Concernant l'absence de réception, ils soulignent que la jurisprudence admet la réception quand bien même les travaux ne sont pas terminés.

Ils admettent qu'ils n'ont pas produit le procès-verbal de réception avant les débats de première instance mais expliquent qu'ils n'avaient pas mesuré l'importance de cette pièce et qu'ils souffraient alors d'une grave dépression.

Ils précisent que la réception s'est faite uniquement pour le lot gros-'uvre, car seul ce lot a été réalisé par la société Servilux et ce, conformément à l'accord entre l'entrepreneur et le maître d'ouvrage.

Les appelants indiquent qu'à hauteur de cour, le procès-verbal de réception en recto-verso est produit et que l'attestation d'assurance qu'ils produisent est également celle remise par l'agent général mandataire de Axa.

A titre subsidiaire, ils font valoir que la société Axa France Iard engage sa responsabilité délictuelle pour avoir émis une attestation qui leur a fait croire que la société Servilux était bien assurée pour les travaux entrepris.

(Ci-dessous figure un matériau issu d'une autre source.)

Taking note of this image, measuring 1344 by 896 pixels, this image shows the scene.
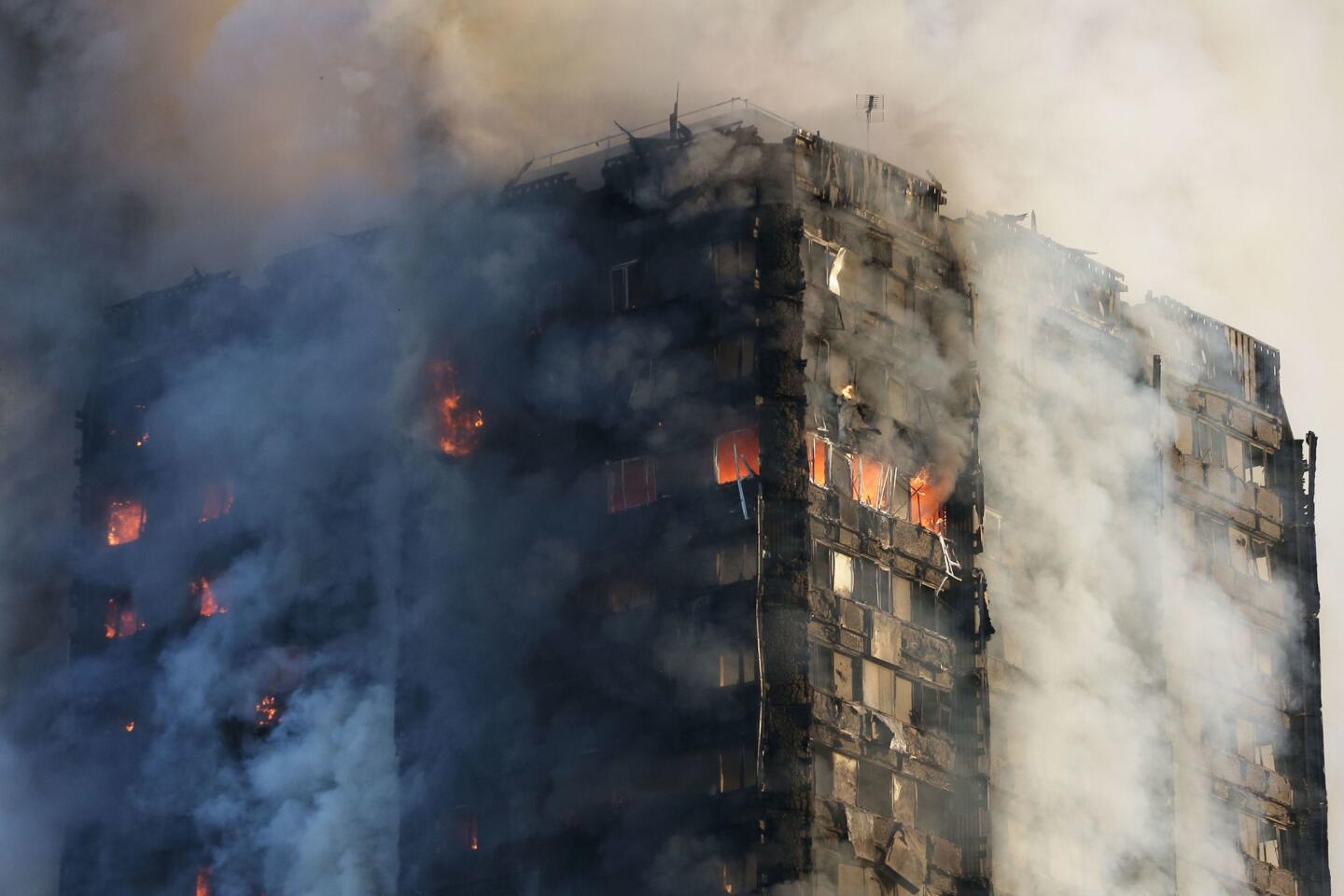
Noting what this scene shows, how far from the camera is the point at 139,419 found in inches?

Ils considèrent que le préjudice est nécessairement du montant des travaux de démolition à entreprendre et ils invoquent enfin à titre infiniment subsidiaire une perte de chance d'au moins 95%.

Dans ses dernières conclusions déposées le 10 mars 2022, auxquelles il sera expressément référé pour un plus ample exposé des prétentions et des moyens des parties, la société Axa France Iard demande à la cour, au visa des articles 1792 et suivants du code civil, 1134 et 1147 du code civil applicables aux faits de la cause, 1382 et suivants du code civil applicables aux faits de la cause, de :

débouter Monsieur et Madame [W] de toutes leurs fins, demandes et conclusions ;

En conséquence,

confirmer purement et simplement le jugement frappé d'appel en ce qu'il a débouté les époux [W] de toutes leurs demandes, fins et conclusions en tant que dirigées à l'égard de la société Axa France Iard et en ce qu'il a condamné Monsieur et Madame [W] au paiement d'une somme de 500 euros sur le fondement de l'article 700 du code de procédure civile ;

Y ajoutant,

condamner les époux [W] en tous les frais et dépens ainsi qu'au paiement d'une somme de 3 000 euros sur le fondement de l'article 700 du code de procédure civile ;

subsidiairement, en cas de condamnation de la SA Axa France Iard nonobstant l'absence de garanties, et en cas d'infirmation du jugement, limiter le quantum de l'indemnisation aux sommes arrêtées par l'expert judiciaire, soit 21 600 euros au maximum ;

rejeter toute prétention plus ample ou contraire.

La SA Axa France Iard fait valoir que la police d'assurance en cause a été souscrite le 12 mai 2016 pour les chantiers ouverts à compter du 19 avril 2016.

Elle en déduit qu'elle n'était pas l'assureur de Servilux ni à la date de la déclaration d'ouverture de chantier, le 15 juin 2015, ni à la date de la signature du marché entre la société Servilux et M. et Mme [W], le 22 mars 2016, ni à la date du versement des acomptes matérialisant à minima le commencement des travaux, le 25 mars 2016, les travaux ayant à l'évidence été entrepris avant la prise d'effet du contrat le 19 avril 2016.

Elle soutient que la garantie décennale au titre des dommages à l'ouvrage s'applique aux sinistres affectant les travaux réalisés sur les chantiers ouverts postérieurement à la prise d'effet du contrat, ce qui ne serait pas le cas en l'espèce.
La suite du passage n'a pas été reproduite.